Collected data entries
=-=-=

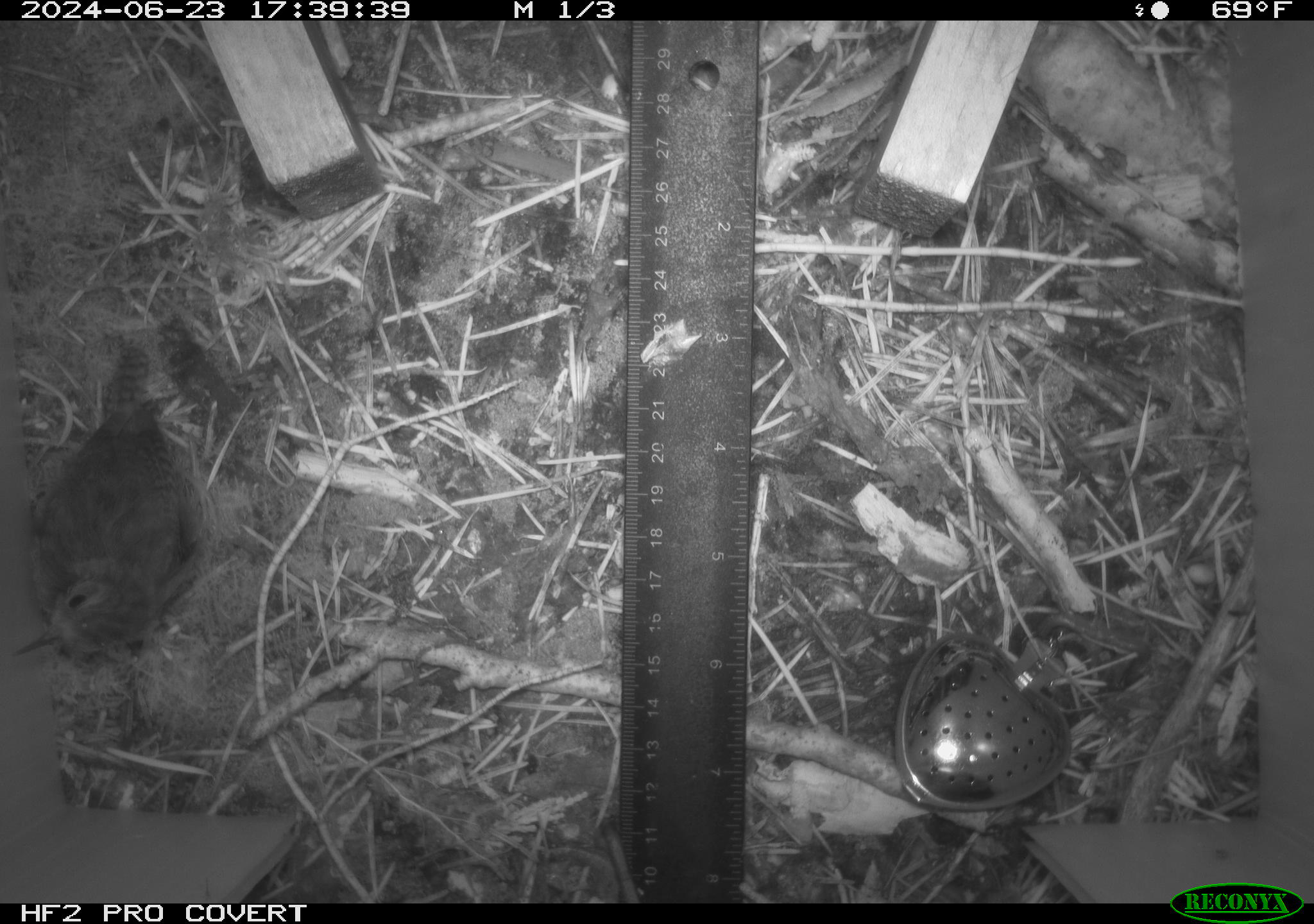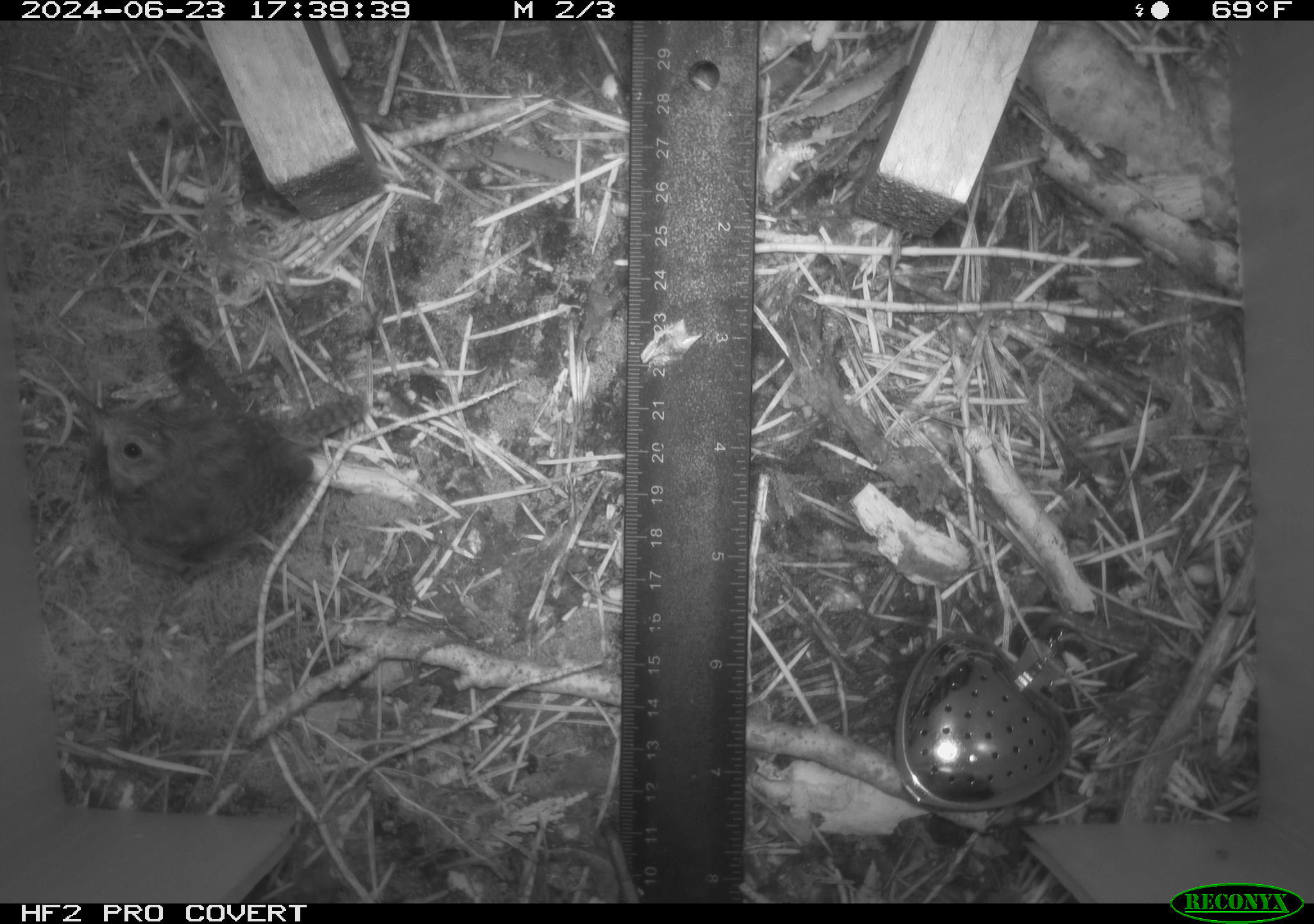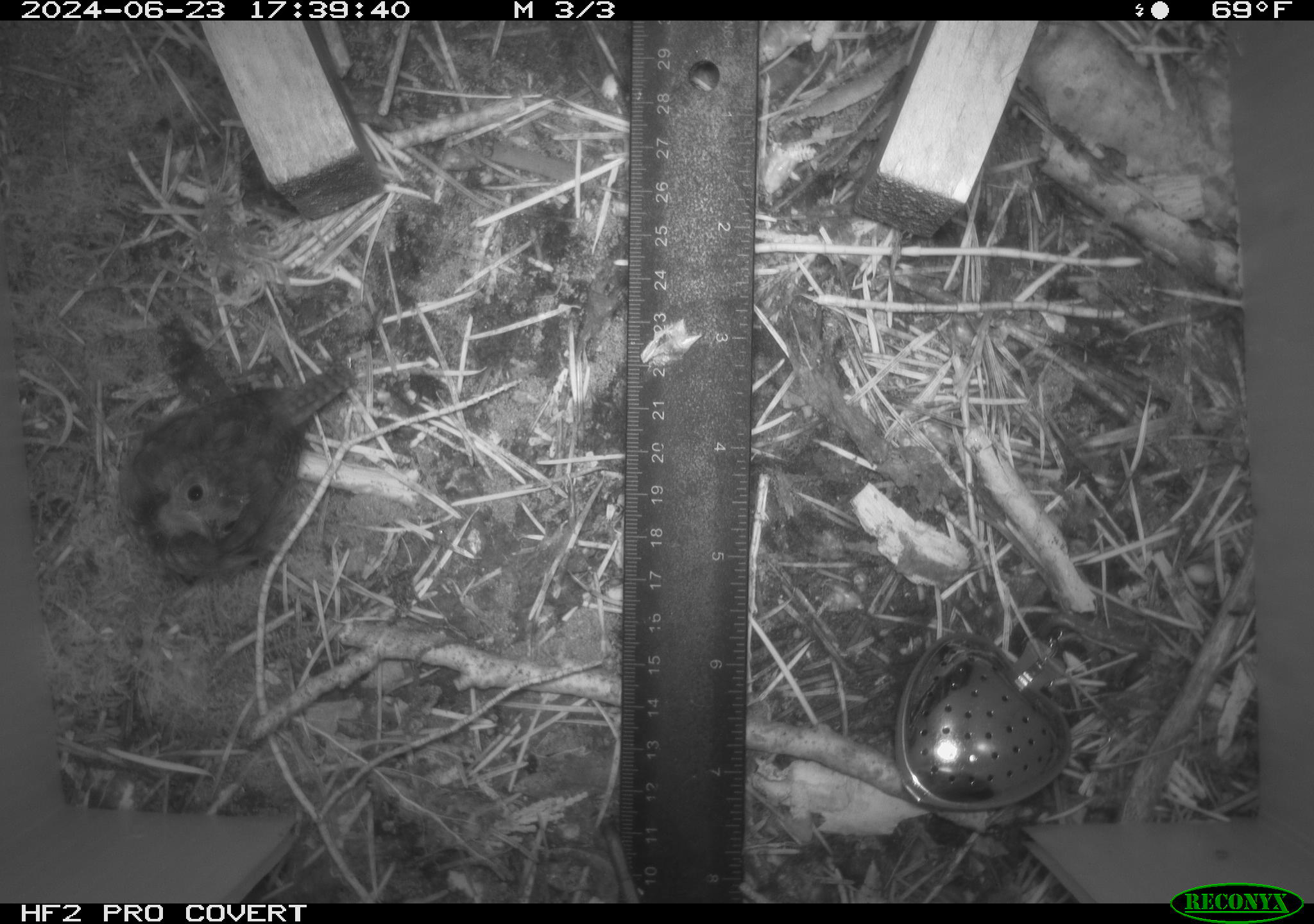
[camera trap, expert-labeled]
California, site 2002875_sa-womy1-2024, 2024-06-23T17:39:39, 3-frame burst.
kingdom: Animalia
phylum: Chordata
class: Aves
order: Passeriformes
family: Troglodytidae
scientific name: Troglodytidae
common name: wren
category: troglodytidae family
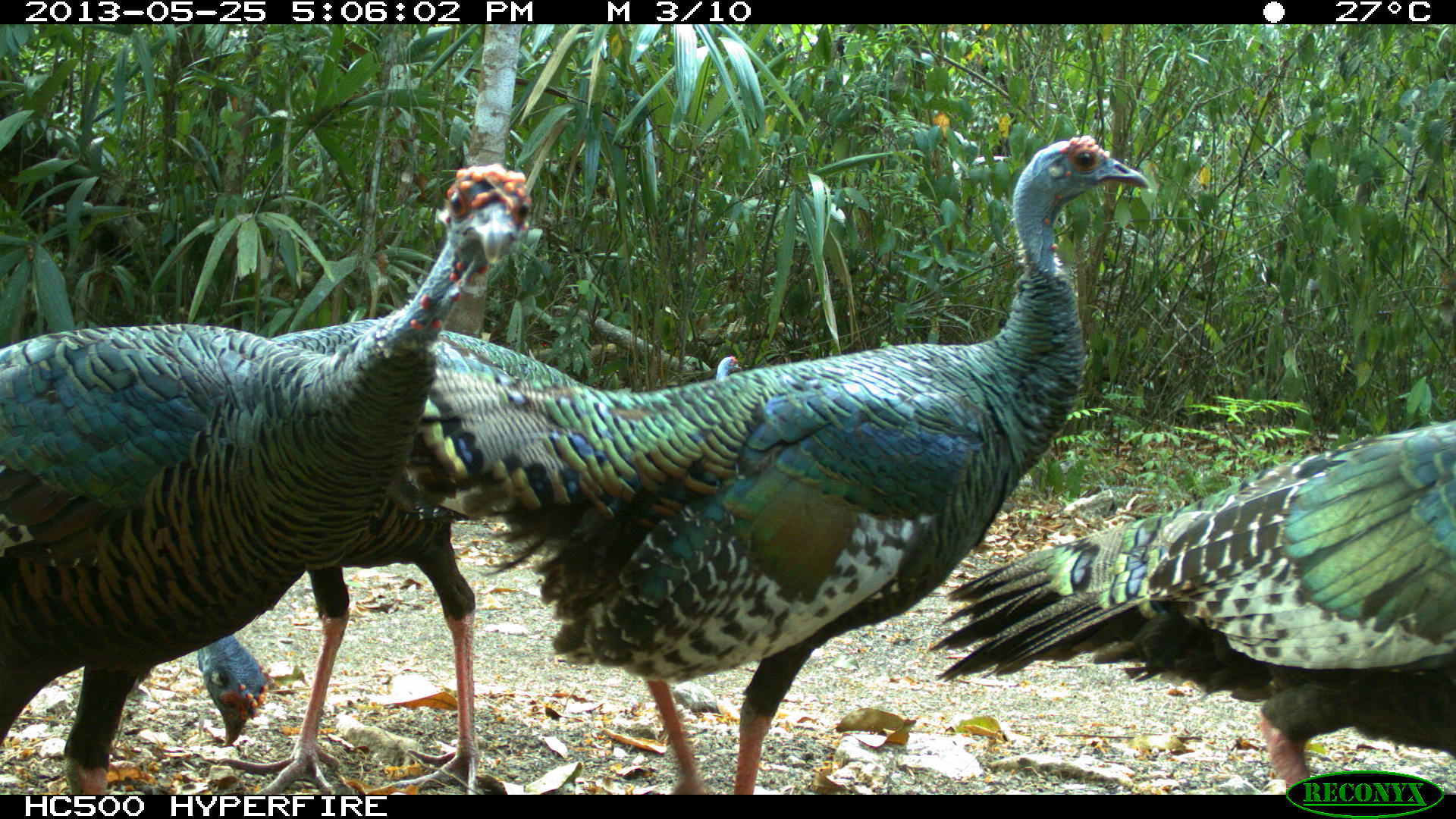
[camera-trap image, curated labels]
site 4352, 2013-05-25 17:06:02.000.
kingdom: Animalia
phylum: Chordata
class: Aves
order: Galliformes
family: Phasianidae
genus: Meleagris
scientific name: Meleagris ocellata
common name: ocellated turkey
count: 4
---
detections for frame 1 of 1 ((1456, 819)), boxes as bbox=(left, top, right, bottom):
meleagris ocellata: bbox=(420, 130, 1154, 793); bbox=(0, 157, 536, 793); bbox=(191, 313, 607, 792); bbox=(926, 416, 1449, 791); bbox=(711, 351, 745, 377)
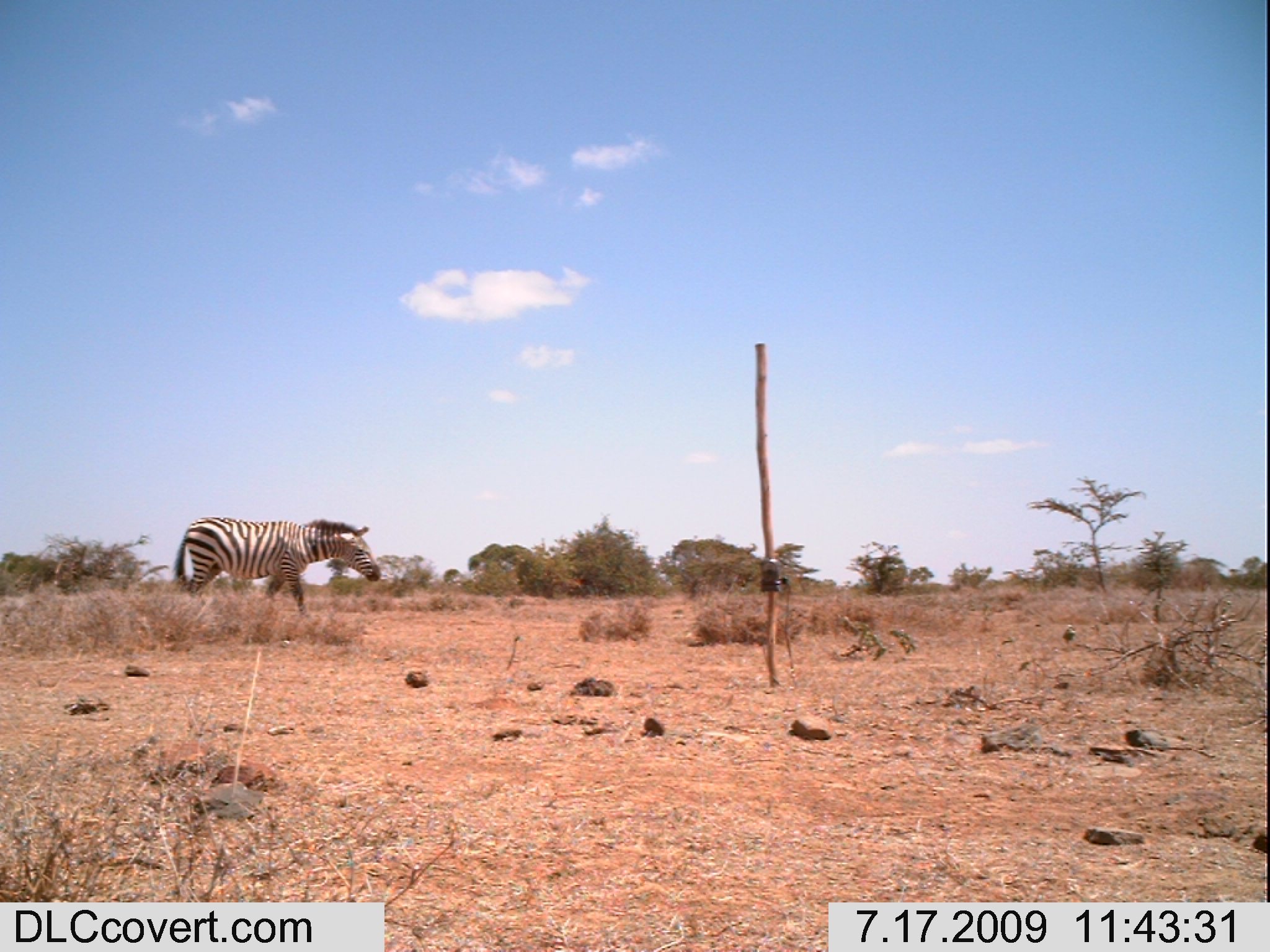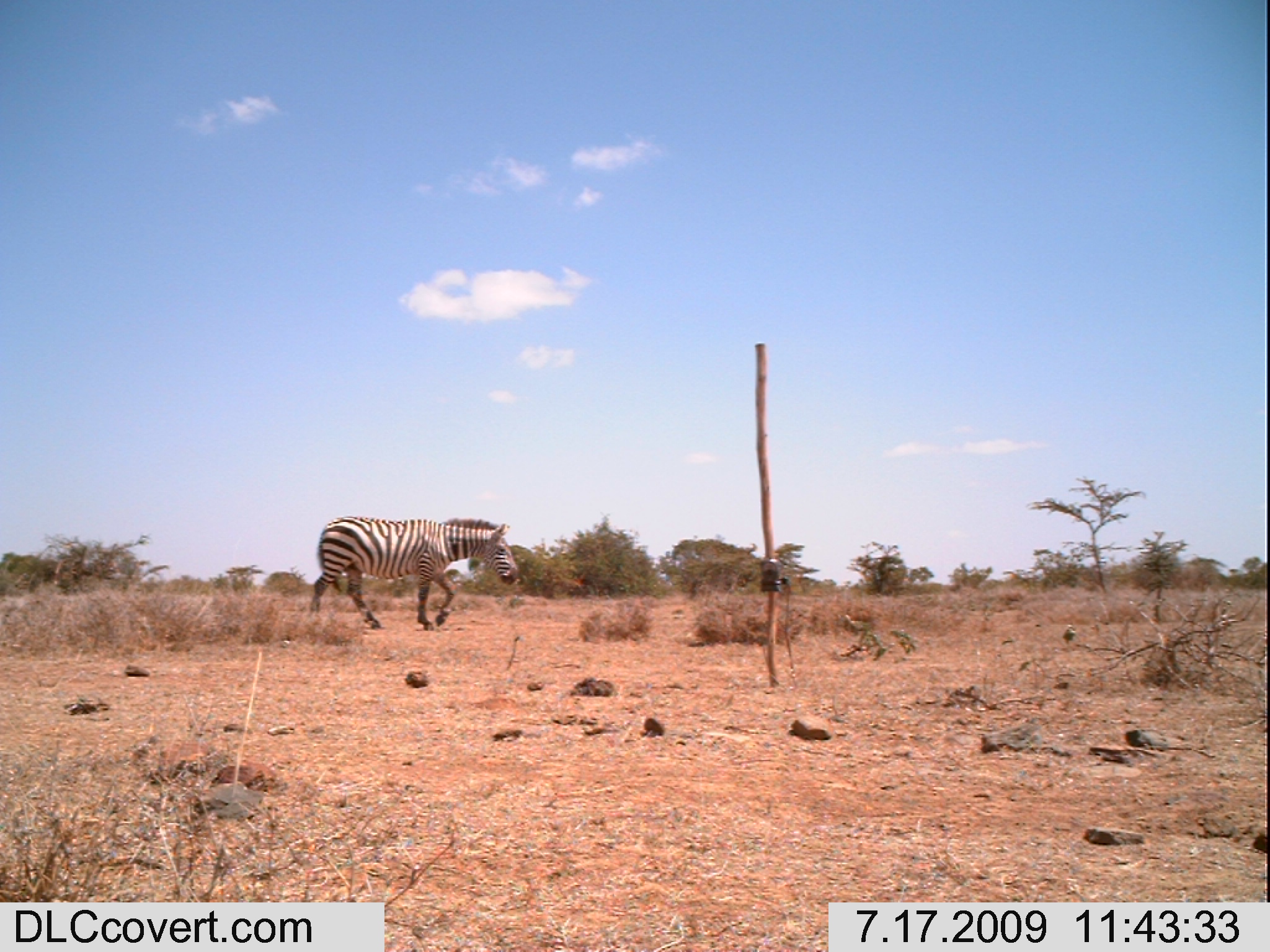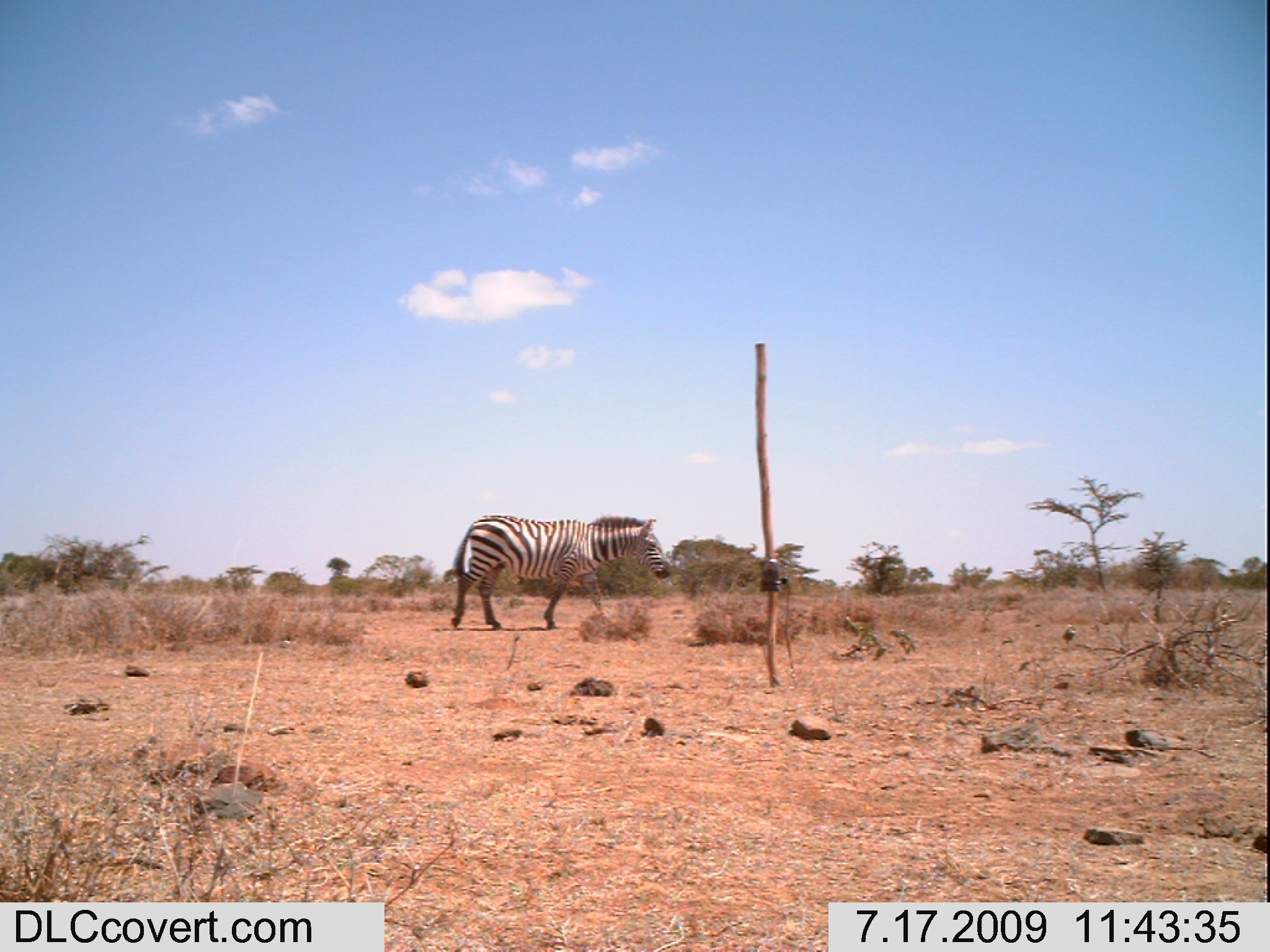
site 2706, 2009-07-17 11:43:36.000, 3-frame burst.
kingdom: Animalia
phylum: Chordata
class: Mammalia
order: Perissodactyla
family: Equidae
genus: Equus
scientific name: Equus quagga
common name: plains zebra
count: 1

=-=-=

Exercise requirements: Without the pictures, retype each line of the records above exactly.

Reply:
[camera trap, expert-labeled]
California, site 2002875_sa-womy1-2024, 2024-06-23T17:39:39, 3-frame burst.
kingdom: Animalia
phylum: Chordata
class: Aves
order: Passeriformes
family: Troglodytidae
scientific name: Troglodytidae
common name: wren
category: troglodytidae family
[camera-trap image, curated labels]
site 4352, 2013-05-25 17:06:02.000.
kingdom: Animalia
phylum: Chordata
class: Aves
order: Galliformes
family: Phasianidae
genus: Meleagris
scientific name: Meleagris ocellata
common name: ocellated turkey
count: 4
---
detections for frame 1 of 1 ((1456, 819)), boxes as bbox=(left, top, right, bottom):
meleagris ocellata: bbox=(420, 130, 1154, 793); bbox=(0, 157, 536, 793); bbox=(191, 313, 607, 792); bbox=(926, 416, 1449, 791); bbox=(711, 351, 745, 377)
site 2706, 2009-07-17 11:43:36.000, 3-frame burst.
kingdom: Animalia
phylum: Chordata
class: Mammalia
order: Perissodactyla
family: Equidae
genus: Equus
scientific name: Equus quagga
common name: plains zebra
count: 1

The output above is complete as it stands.